One of the latest Uloric lawsuits was filed the U.S. District Court, Northern District of Illinois, and alleges the medication was responsible for a North Carolina man’s heart attack. (Case No. 1:20-cv-01512)
According to the March 2nd complaint, Charles Watson began taking Uloric in December 2013, at which time Takeda Pharmaceuticals represented the medication as an appropriate and suitable treatment for gout. He suffered a heart attack less than four years later, in March 2017.
“Defendants ignored reports from patients and health care providers throughout the United States of Uloric’s failure to perform as intended, which led to the severe and debilitating injuries suffered by Plaintiff, and numerous other patients,” the lawsuit states. “Rather than doing adequate testing to determine the cause of these injuries or rule out Uloric’s design as the cause of the injuries, Defendants continued to market Uloric as a safer and more effective prescriptive drug as compared to other available alternative treatment for hyperuricemia and gout.”
Watson asserts the heart attack could have been avoided had Takeda Pharmaceuticals provided adequate safety warnings to patients and doctors.
The FDA approved Uloric (febuxostat) in 2009, following a five-year delay that reflected the agency’s concern over the drug’s potential cardiovascular side effects.
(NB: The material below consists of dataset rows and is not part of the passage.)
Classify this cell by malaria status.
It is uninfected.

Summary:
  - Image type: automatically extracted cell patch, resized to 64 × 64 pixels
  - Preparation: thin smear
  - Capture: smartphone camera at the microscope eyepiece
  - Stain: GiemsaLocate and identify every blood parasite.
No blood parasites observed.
As a condition of approval, however, Takeda Pharmaceuticals was required to conduct a post-market study to better evaluate those risks.
Data from that trial — The Cardiovascular Safety of Febuxostat and Allopurinol in Patients with Gout and Cardiovascular Morbidities (CARES) – was finally published in the New England Journal of Medicine in March 2018. The study suggested the risk of all-cause mortality and cardiovascular death were higher with Uloric compared to an older gout drug called allopurinol.
Roughly a year later, the FDA directed Takeda to add a new Black Box Warning – the strongest possible safety notice – to the Uloric label and restricted its use to patients who aren’t able to tolerate or have had a poor response to allopurinol.